■ Instructions to follow
Wherever the records include pictures, skip them and transcribe all the rest word for word.

■ Records provided
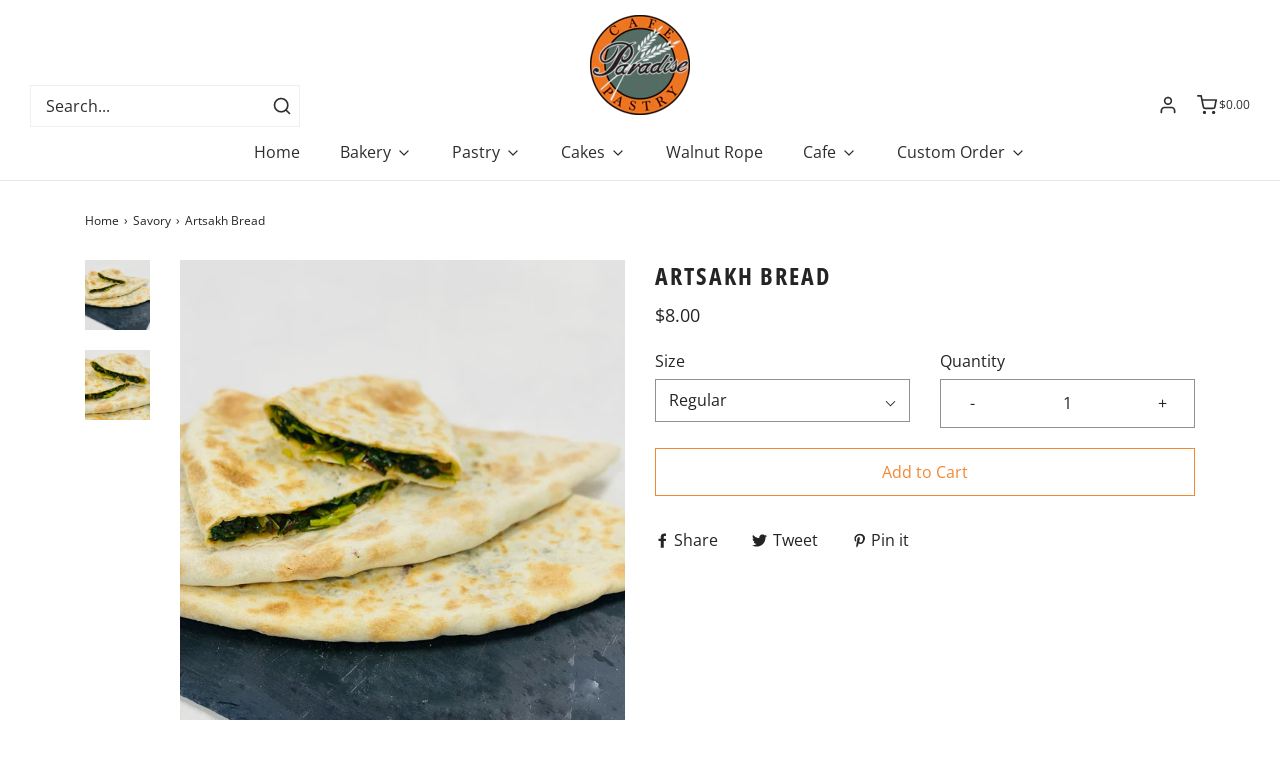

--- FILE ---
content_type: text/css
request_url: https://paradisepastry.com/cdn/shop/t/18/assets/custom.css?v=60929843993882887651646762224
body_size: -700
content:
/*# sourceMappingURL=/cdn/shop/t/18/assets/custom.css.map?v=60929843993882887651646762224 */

■ The completed task
--- FILE ---
content_type: text/css
request_url: https://paradisepastry.com/cdn/shop/t/18/assets/custom.css?v=60929843993882887651646762224
body_size: -700
content:
/*# sourceMappingURL=/cdn/shop/t/18/assets/custom.css.map?v=60929843993882887651646762224 */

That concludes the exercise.